## Start Supplied text

# Cherry shrimp



## vancat (Nov 5, 2004)

Hey all
I have about 10 amanos in my 72g and they do well. I have seen cherry shrimp for sale, and heard they will propogate. I don't know much about them- do they behave similarly to amanos? No fry eating, no plant munching? 

BTW, it's the funniest thing- when i drop a sinking algae pellet in there for the plecos, often an amano shrimp will carry it off like a football player tearing down the field for a touchdown... :lol:


----------



## JanS (Apr 14, 2004)

I have both and they seem to behave very similarly. I think the Cherry's seem to swim all of the levels of the tank more and that's kind of fun.

I've never seen them bother anything in the tank - fish or plants.

You did hear right - they "propogate" very well. 
:wink:


----------



## vancat (Nov 5, 2004)

thanks Jan,
maybe I'll pick some up, then.

as for levels- my amanos are all over the place! top, bottom, middle, they even try to get on my arm when it's in there. YIKES!


----------



## TomE (Jul 24, 2004)

vancat said:


> , they even try to get on my arm when it's in there. quote]
> 
> Do they grab you and take off down the football field too? :shock:


----------



## vancat (Nov 5, 2004)

ha ha!
....you're not making fun of me are you....?


----------



## turtlehead (Nov 27, 2004)

cherries are very cool my 10 g is filled with them and they do swim but sometimes like to be filter feeders i had 3 fry in a few days after they came out from hidding.


----------



## louieknucks (Oct 12, 2004)

do you guys have a problem with your other fish snacking on them? I want to get some shrimp but I'm not sure of the best website to get them from and what type to get.


----------



## OakRaid (Mar 17, 2004)

louieknucks said:


> do you guys have a problem with your other fish snacking on them? I want to get some shrimp but I'm not sure of the best website to get them from and what type to get.


I bought some on Aquabid .. They didn't make it one day in my tank, They made a very high priced meal for my Smokey Blue Blushing Angles, Think my German Blue Rams may have got a few bites also.
I do have Amanos in my tank, the fish don't bother them, but the cherrys are quite a bit smaller.


----------



## Cavan Allen (Jul 22, 2004)

I have a ton of them in my 30. There are two apistos and a dwarf croaker that do eat a few tiny ones here and there but hardly even make a dent in the population. The like to hide in hairgrass and piles of _Monosolenium_The rest of the fish are mid and surface dwellers that don't come into much contact with them. I guess my point is that as long as you don't have too many benthic predators and/or fish that are just plain large and an abundance of hiding places, they'll do well.


----------



## turtlehead (Nov 27, 2004)

planted tank for algae supply and places to hide from shrimp lovers tetras are cool with them NO BARBS oto is cool with them too. No angels/ discus


----------



## AV8TOR (Mar 28, 2004)

OakRaid said:


> I bought some on Aquabid .. They didn't make it one day in my tank, They made a very high priced meal for my Smokey Blue Blushing Angles,


Along that line, what about Cherry's in a tank of midsized Rainbow Fish?

## End Supplied text

◆ **Challenges**:
a. According to the cherry shrimp thread, how many amano shrimp does vancat keep in the 72g tank?
b. Pick up the cherry shrimp thread from its last post and continue it.
The lines that come next play no part in this work.

## Start Supplied data

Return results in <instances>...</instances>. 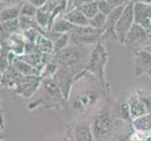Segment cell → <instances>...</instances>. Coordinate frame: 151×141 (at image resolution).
<instances>
[{"label":"cell","instance_id":"36","mask_svg":"<svg viewBox=\"0 0 151 141\" xmlns=\"http://www.w3.org/2000/svg\"><path fill=\"white\" fill-rule=\"evenodd\" d=\"M132 3H143V4H147L151 5V0H130Z\"/></svg>","mask_w":151,"mask_h":141},{"label":"cell","instance_id":"43","mask_svg":"<svg viewBox=\"0 0 151 141\" xmlns=\"http://www.w3.org/2000/svg\"><path fill=\"white\" fill-rule=\"evenodd\" d=\"M111 141H119V140H117V139H115V138H112Z\"/></svg>","mask_w":151,"mask_h":141},{"label":"cell","instance_id":"17","mask_svg":"<svg viewBox=\"0 0 151 141\" xmlns=\"http://www.w3.org/2000/svg\"><path fill=\"white\" fill-rule=\"evenodd\" d=\"M12 65L23 75V76H25V75H39L40 76L41 75L40 73L38 72L34 67H32L30 64H28L26 61L20 59L18 56L14 58L13 61L12 62Z\"/></svg>","mask_w":151,"mask_h":141},{"label":"cell","instance_id":"33","mask_svg":"<svg viewBox=\"0 0 151 141\" xmlns=\"http://www.w3.org/2000/svg\"><path fill=\"white\" fill-rule=\"evenodd\" d=\"M107 2L111 5V6L115 9L121 6H125L129 2V0H107Z\"/></svg>","mask_w":151,"mask_h":141},{"label":"cell","instance_id":"31","mask_svg":"<svg viewBox=\"0 0 151 141\" xmlns=\"http://www.w3.org/2000/svg\"><path fill=\"white\" fill-rule=\"evenodd\" d=\"M97 8H98V11L103 13L104 15L108 16L109 14L111 12L113 8L111 6L110 4L107 2V0H102V1H97Z\"/></svg>","mask_w":151,"mask_h":141},{"label":"cell","instance_id":"14","mask_svg":"<svg viewBox=\"0 0 151 141\" xmlns=\"http://www.w3.org/2000/svg\"><path fill=\"white\" fill-rule=\"evenodd\" d=\"M63 17L77 26H89V19L78 8H73L63 14Z\"/></svg>","mask_w":151,"mask_h":141},{"label":"cell","instance_id":"16","mask_svg":"<svg viewBox=\"0 0 151 141\" xmlns=\"http://www.w3.org/2000/svg\"><path fill=\"white\" fill-rule=\"evenodd\" d=\"M113 110L115 112L116 117L120 120L127 122V123H129V124L132 122L130 112H129V103H127V98L120 99L119 101H117L114 106H113Z\"/></svg>","mask_w":151,"mask_h":141},{"label":"cell","instance_id":"2","mask_svg":"<svg viewBox=\"0 0 151 141\" xmlns=\"http://www.w3.org/2000/svg\"><path fill=\"white\" fill-rule=\"evenodd\" d=\"M108 52L103 45V42L98 41L97 43L93 47L91 54L89 56V60L84 72L87 76L92 75L96 77L104 88L105 92L110 95V85L106 81L105 69L108 63Z\"/></svg>","mask_w":151,"mask_h":141},{"label":"cell","instance_id":"37","mask_svg":"<svg viewBox=\"0 0 151 141\" xmlns=\"http://www.w3.org/2000/svg\"><path fill=\"white\" fill-rule=\"evenodd\" d=\"M145 51H147L148 53H149V54L151 55V44H150V45H148L147 47H145Z\"/></svg>","mask_w":151,"mask_h":141},{"label":"cell","instance_id":"10","mask_svg":"<svg viewBox=\"0 0 151 141\" xmlns=\"http://www.w3.org/2000/svg\"><path fill=\"white\" fill-rule=\"evenodd\" d=\"M134 74L139 77L147 74L151 78V55L145 49L138 51L134 55Z\"/></svg>","mask_w":151,"mask_h":141},{"label":"cell","instance_id":"11","mask_svg":"<svg viewBox=\"0 0 151 141\" xmlns=\"http://www.w3.org/2000/svg\"><path fill=\"white\" fill-rule=\"evenodd\" d=\"M73 141H94L91 128V121L80 120L74 125L72 130Z\"/></svg>","mask_w":151,"mask_h":141},{"label":"cell","instance_id":"45","mask_svg":"<svg viewBox=\"0 0 151 141\" xmlns=\"http://www.w3.org/2000/svg\"><path fill=\"white\" fill-rule=\"evenodd\" d=\"M129 1H130V0H129Z\"/></svg>","mask_w":151,"mask_h":141},{"label":"cell","instance_id":"3","mask_svg":"<svg viewBox=\"0 0 151 141\" xmlns=\"http://www.w3.org/2000/svg\"><path fill=\"white\" fill-rule=\"evenodd\" d=\"M105 98L110 102L109 95L105 92L101 84L98 86H87L79 90L72 99V107L78 114H85L93 108L96 107L101 103L102 99Z\"/></svg>","mask_w":151,"mask_h":141},{"label":"cell","instance_id":"34","mask_svg":"<svg viewBox=\"0 0 151 141\" xmlns=\"http://www.w3.org/2000/svg\"><path fill=\"white\" fill-rule=\"evenodd\" d=\"M9 35L7 34V32L5 31L4 27L2 26L1 23H0V43H5L9 40Z\"/></svg>","mask_w":151,"mask_h":141},{"label":"cell","instance_id":"6","mask_svg":"<svg viewBox=\"0 0 151 141\" xmlns=\"http://www.w3.org/2000/svg\"><path fill=\"white\" fill-rule=\"evenodd\" d=\"M151 44V32L147 31L139 24L134 23L126 36L124 45L129 55L133 56L140 50Z\"/></svg>","mask_w":151,"mask_h":141},{"label":"cell","instance_id":"22","mask_svg":"<svg viewBox=\"0 0 151 141\" xmlns=\"http://www.w3.org/2000/svg\"><path fill=\"white\" fill-rule=\"evenodd\" d=\"M136 96L145 107L147 114L151 113V91L146 88H139L135 91Z\"/></svg>","mask_w":151,"mask_h":141},{"label":"cell","instance_id":"41","mask_svg":"<svg viewBox=\"0 0 151 141\" xmlns=\"http://www.w3.org/2000/svg\"><path fill=\"white\" fill-rule=\"evenodd\" d=\"M2 8V3H1V0H0V9H1Z\"/></svg>","mask_w":151,"mask_h":141},{"label":"cell","instance_id":"1","mask_svg":"<svg viewBox=\"0 0 151 141\" xmlns=\"http://www.w3.org/2000/svg\"><path fill=\"white\" fill-rule=\"evenodd\" d=\"M93 47L69 44L55 53L52 59L59 66L68 67L78 74L86 68Z\"/></svg>","mask_w":151,"mask_h":141},{"label":"cell","instance_id":"29","mask_svg":"<svg viewBox=\"0 0 151 141\" xmlns=\"http://www.w3.org/2000/svg\"><path fill=\"white\" fill-rule=\"evenodd\" d=\"M38 11V8L35 7L29 2H25L21 6L20 15L22 16H28V17H35Z\"/></svg>","mask_w":151,"mask_h":141},{"label":"cell","instance_id":"40","mask_svg":"<svg viewBox=\"0 0 151 141\" xmlns=\"http://www.w3.org/2000/svg\"><path fill=\"white\" fill-rule=\"evenodd\" d=\"M1 50H2V44L0 43V54H1Z\"/></svg>","mask_w":151,"mask_h":141},{"label":"cell","instance_id":"39","mask_svg":"<svg viewBox=\"0 0 151 141\" xmlns=\"http://www.w3.org/2000/svg\"><path fill=\"white\" fill-rule=\"evenodd\" d=\"M146 141H151V135H149L147 138H146Z\"/></svg>","mask_w":151,"mask_h":141},{"label":"cell","instance_id":"5","mask_svg":"<svg viewBox=\"0 0 151 141\" xmlns=\"http://www.w3.org/2000/svg\"><path fill=\"white\" fill-rule=\"evenodd\" d=\"M91 128L94 141H111L113 138L114 123L110 105L106 103L99 108L91 120Z\"/></svg>","mask_w":151,"mask_h":141},{"label":"cell","instance_id":"13","mask_svg":"<svg viewBox=\"0 0 151 141\" xmlns=\"http://www.w3.org/2000/svg\"><path fill=\"white\" fill-rule=\"evenodd\" d=\"M127 101L129 106V112H130V117L131 120H134L138 119L140 117H143L147 115V111H146L145 107L144 105L140 102L138 97L136 96L135 92L131 95L127 97Z\"/></svg>","mask_w":151,"mask_h":141},{"label":"cell","instance_id":"25","mask_svg":"<svg viewBox=\"0 0 151 141\" xmlns=\"http://www.w3.org/2000/svg\"><path fill=\"white\" fill-rule=\"evenodd\" d=\"M106 21L107 16L98 11L96 15H94L92 19L89 20V26H91L93 28H96V29H104L106 25Z\"/></svg>","mask_w":151,"mask_h":141},{"label":"cell","instance_id":"8","mask_svg":"<svg viewBox=\"0 0 151 141\" xmlns=\"http://www.w3.org/2000/svg\"><path fill=\"white\" fill-rule=\"evenodd\" d=\"M133 8H134V4L131 1H129L125 6L121 16L118 19V21L114 26V32L117 38V41L123 45H124L127 34L129 33L132 25L135 23Z\"/></svg>","mask_w":151,"mask_h":141},{"label":"cell","instance_id":"32","mask_svg":"<svg viewBox=\"0 0 151 141\" xmlns=\"http://www.w3.org/2000/svg\"><path fill=\"white\" fill-rule=\"evenodd\" d=\"M2 3V8H7V7H12V6H18V5H22L23 2L22 0H1Z\"/></svg>","mask_w":151,"mask_h":141},{"label":"cell","instance_id":"18","mask_svg":"<svg viewBox=\"0 0 151 141\" xmlns=\"http://www.w3.org/2000/svg\"><path fill=\"white\" fill-rule=\"evenodd\" d=\"M76 26L73 25L72 23H70L66 19H64L63 16L61 17H57L55 21L53 22L51 29L60 33V34H64V33H72L73 30L75 29Z\"/></svg>","mask_w":151,"mask_h":141},{"label":"cell","instance_id":"12","mask_svg":"<svg viewBox=\"0 0 151 141\" xmlns=\"http://www.w3.org/2000/svg\"><path fill=\"white\" fill-rule=\"evenodd\" d=\"M134 4V22L145 28L147 22L151 19V5L143 3Z\"/></svg>","mask_w":151,"mask_h":141},{"label":"cell","instance_id":"7","mask_svg":"<svg viewBox=\"0 0 151 141\" xmlns=\"http://www.w3.org/2000/svg\"><path fill=\"white\" fill-rule=\"evenodd\" d=\"M76 73L73 70L64 66H59L57 72L53 75V79L59 86L63 95L65 99L66 105L68 107V103L70 101V95L72 88L76 83Z\"/></svg>","mask_w":151,"mask_h":141},{"label":"cell","instance_id":"28","mask_svg":"<svg viewBox=\"0 0 151 141\" xmlns=\"http://www.w3.org/2000/svg\"><path fill=\"white\" fill-rule=\"evenodd\" d=\"M149 135H151V131L132 130V133L127 136V141H146Z\"/></svg>","mask_w":151,"mask_h":141},{"label":"cell","instance_id":"9","mask_svg":"<svg viewBox=\"0 0 151 141\" xmlns=\"http://www.w3.org/2000/svg\"><path fill=\"white\" fill-rule=\"evenodd\" d=\"M42 77L39 75H25L16 83L14 93L25 99H29L41 87Z\"/></svg>","mask_w":151,"mask_h":141},{"label":"cell","instance_id":"4","mask_svg":"<svg viewBox=\"0 0 151 141\" xmlns=\"http://www.w3.org/2000/svg\"><path fill=\"white\" fill-rule=\"evenodd\" d=\"M41 88L42 89V96L38 100L30 103L28 105V109L32 110L40 105H44L46 108H55V109H60L63 106H66L67 108L65 99L53 77L42 79Z\"/></svg>","mask_w":151,"mask_h":141},{"label":"cell","instance_id":"19","mask_svg":"<svg viewBox=\"0 0 151 141\" xmlns=\"http://www.w3.org/2000/svg\"><path fill=\"white\" fill-rule=\"evenodd\" d=\"M38 51L44 55H54V43L42 34H39L35 41Z\"/></svg>","mask_w":151,"mask_h":141},{"label":"cell","instance_id":"44","mask_svg":"<svg viewBox=\"0 0 151 141\" xmlns=\"http://www.w3.org/2000/svg\"><path fill=\"white\" fill-rule=\"evenodd\" d=\"M97 1H102V0H96V2H97Z\"/></svg>","mask_w":151,"mask_h":141},{"label":"cell","instance_id":"26","mask_svg":"<svg viewBox=\"0 0 151 141\" xmlns=\"http://www.w3.org/2000/svg\"><path fill=\"white\" fill-rule=\"evenodd\" d=\"M2 26L4 27L5 31L7 32L9 36H11L14 33H18L20 29V24H19V19H13V20H9L1 23Z\"/></svg>","mask_w":151,"mask_h":141},{"label":"cell","instance_id":"23","mask_svg":"<svg viewBox=\"0 0 151 141\" xmlns=\"http://www.w3.org/2000/svg\"><path fill=\"white\" fill-rule=\"evenodd\" d=\"M19 24H20V29L23 31L30 29V28H36L41 31L42 29L38 26L35 17H28V16H19Z\"/></svg>","mask_w":151,"mask_h":141},{"label":"cell","instance_id":"21","mask_svg":"<svg viewBox=\"0 0 151 141\" xmlns=\"http://www.w3.org/2000/svg\"><path fill=\"white\" fill-rule=\"evenodd\" d=\"M51 13L46 12L41 9H38L37 13L35 15L36 22L38 26L42 30H49V24H50Z\"/></svg>","mask_w":151,"mask_h":141},{"label":"cell","instance_id":"15","mask_svg":"<svg viewBox=\"0 0 151 141\" xmlns=\"http://www.w3.org/2000/svg\"><path fill=\"white\" fill-rule=\"evenodd\" d=\"M23 75L18 72V70L11 65L9 67L5 70L2 75L1 84L0 86L6 87V88H13L15 87L16 83L21 79Z\"/></svg>","mask_w":151,"mask_h":141},{"label":"cell","instance_id":"38","mask_svg":"<svg viewBox=\"0 0 151 141\" xmlns=\"http://www.w3.org/2000/svg\"><path fill=\"white\" fill-rule=\"evenodd\" d=\"M63 141H72V140H71L69 137H64V138L63 139Z\"/></svg>","mask_w":151,"mask_h":141},{"label":"cell","instance_id":"35","mask_svg":"<svg viewBox=\"0 0 151 141\" xmlns=\"http://www.w3.org/2000/svg\"><path fill=\"white\" fill-rule=\"evenodd\" d=\"M0 100H1V97H0ZM0 127L4 128V119H3V111L1 105H0Z\"/></svg>","mask_w":151,"mask_h":141},{"label":"cell","instance_id":"24","mask_svg":"<svg viewBox=\"0 0 151 141\" xmlns=\"http://www.w3.org/2000/svg\"><path fill=\"white\" fill-rule=\"evenodd\" d=\"M80 11H81L86 18L89 20L92 19L94 15H96L98 13V8H97V3L96 2H92V3H87L80 5V6L77 7Z\"/></svg>","mask_w":151,"mask_h":141},{"label":"cell","instance_id":"30","mask_svg":"<svg viewBox=\"0 0 151 141\" xmlns=\"http://www.w3.org/2000/svg\"><path fill=\"white\" fill-rule=\"evenodd\" d=\"M22 33H23L24 37H25L26 41L35 42L38 36L40 34V31H39V29H36V28H30V29L23 31Z\"/></svg>","mask_w":151,"mask_h":141},{"label":"cell","instance_id":"27","mask_svg":"<svg viewBox=\"0 0 151 141\" xmlns=\"http://www.w3.org/2000/svg\"><path fill=\"white\" fill-rule=\"evenodd\" d=\"M53 43H54V54H55L70 44V33L61 34L58 39L53 41Z\"/></svg>","mask_w":151,"mask_h":141},{"label":"cell","instance_id":"42","mask_svg":"<svg viewBox=\"0 0 151 141\" xmlns=\"http://www.w3.org/2000/svg\"><path fill=\"white\" fill-rule=\"evenodd\" d=\"M22 2H23V3H25V2H28V0H22Z\"/></svg>","mask_w":151,"mask_h":141},{"label":"cell","instance_id":"20","mask_svg":"<svg viewBox=\"0 0 151 141\" xmlns=\"http://www.w3.org/2000/svg\"><path fill=\"white\" fill-rule=\"evenodd\" d=\"M21 6L22 5H18V6L7 7L0 9V23L19 18L21 11Z\"/></svg>","mask_w":151,"mask_h":141}]
</instances>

## End Supplied data

◆ **Solved tasks**:
a. About 10.

b.
----------



## turtlehead (Nov 27, 2004)

that's fine just add hidding places for security


----------



## Cavan Allen (Jul 22, 2004)

A friend of mine has them in his 135 and the population of cherries went WAY down as the rainbows matured.....


----------



## JanS (Apr 14, 2004)

Many don't recommend keeping Cherries with any fish for a better survival rate, but I'm sure most people here do have plenty of cover for them, so that helps.
I'have mine in with some Pygmy Cory's and Oto's with no trouble, but it is pretty heavily planted too.


----------



## turtlehead (Nov 27, 2004)

small tetras and otos are cool with them.


----------



## bharada (Apr 17, 2004)

I have a blossoming population of them in my 125g that houses 7 Neon Praecox and 1 Bosemani Rainbow. All are still juveniles, but none go after even the small shrimp (5mm or less). Too busy waiting for handouts from me to bother chasing down a meal, I guess :lol: 

In my 40g I have the problem of them being everywhere. I have a field of Riccia covered rocks that is getting to be work to maintain (retying the Riccia to the rocks means having to buy a never ending supply of hairnets! :x ). What I wanted to do was remove the rocks and instead use some needlework screen (like folks are using to build moss walls) and sandwhich the Riccia into one large shaped mat that I could lay down on the gravel, weighted down with a few small stones.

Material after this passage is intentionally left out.